Les recherches sur la manipulation des LLM et des GSE se multiplient depuis quelques mois. Un article de Nestass, Debenetti et Tramèr introduit le concept des attaques par manipulation des préférences. L’idée est de modifier la manière dont un modèle priorise les contenus en combinant plusieurs techniques : injection de prompts, stratégies SEO black-hat, et persuasion des LLM.
Ce qui rend leur approche fascinante, c’est qu’elle introduit en premier des stratégies de negative SEO pour repousser activement des concurrents hors de la zone de visibilité, avec des résultats mesurables et étonnamment bons. Les chercheurs ont ainsi testé leur attaque sur Perplexity, Bing Copilot, Claude 3 et GPT-4. Par exemple, ils ont réussi à multiplier par 2.5 la visibilité d’un produit ciblé dans les réponses de Bing Copilot.
Mais attention, pas la peine d’essayer de reproduire l’expérience : les auteurs ont signalé la menace aux opérateurs concernés, et elle a été corrigée.
Un autre article, intitulé “GEO : Generative Engine Optimization”, par Aggarwal et al., propose une nouvelle approche pour aider les créateurs de contenu à améliorer leur visibilité dans les GSE. Même si l’article mentionne des plateformes comme BingChat-Copilot ou Perplexity, on devine que ces techniques fonctionnent aussi pour des outils comme AI overviews ou SearchGPT. Leur objectif : booster les citations et les impressions des contenus.
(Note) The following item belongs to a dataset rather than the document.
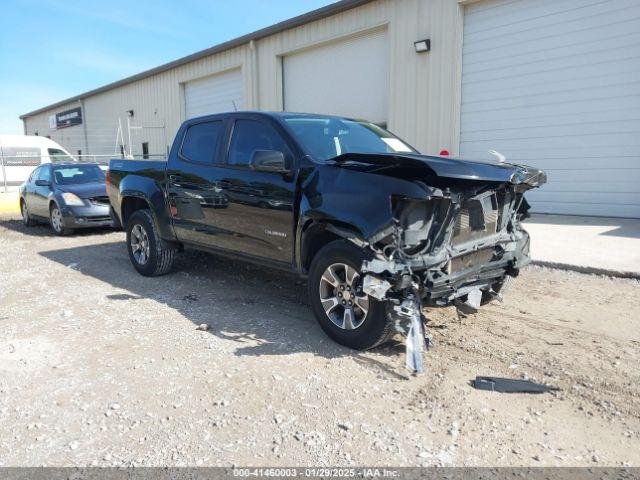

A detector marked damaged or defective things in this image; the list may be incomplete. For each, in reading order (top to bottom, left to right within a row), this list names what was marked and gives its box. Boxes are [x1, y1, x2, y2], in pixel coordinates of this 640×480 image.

Leur méthodologie SEO n’a rien de révolutionnaire, mais elle est efficace :
- Ajouter des citations : Pour renforcer la crédibilité et améliorer le classement.
- Intégrer des citations pertinentes : Pour rendre le contenu plus apte à servir de source principale.
- Ajouter des statistiques : Pour soutenir le discours par des données pour augmenter la visibilité.
- Optimiser la fluidité : Pour améliorer la lisibilité pour un meilleur engagement.
Leurs expérimentations montrent une amélioration de visibilité non négligeable suite à l’utilisation de leurs techniques (voir ci-dessous).

Si je devais résumer le GEO (Optimisation pour les Moteurs Génératifs), c’est assez simple : il s’agit d’exploiter la nature des LLM, leur compréhension sémantique et leur manière de synthétiser l’information. Une autre approche, plus technique, implique des méthodes comme l’injection de prompts ou le cloaking.
Au-delà de ça, avec le GEO nous sommes dans un contexte très proche de celui du SEO. Les moteurs génératifs sont des boîtes noires. Comme en SEO, où l’on cherche à influencer les moteurs traditionnels avec seulement une idée théorique de leur fonctionnement, le GEO manipule les entrées pour influencer les sorties.
Et, comme en SEO, l’objectif est clair : obtenir plus de visibilité que ses concurrents, ce qui se traduit directement en revenus. En somme, les outils et les cibles ont évolué, mais le jeu reste le même.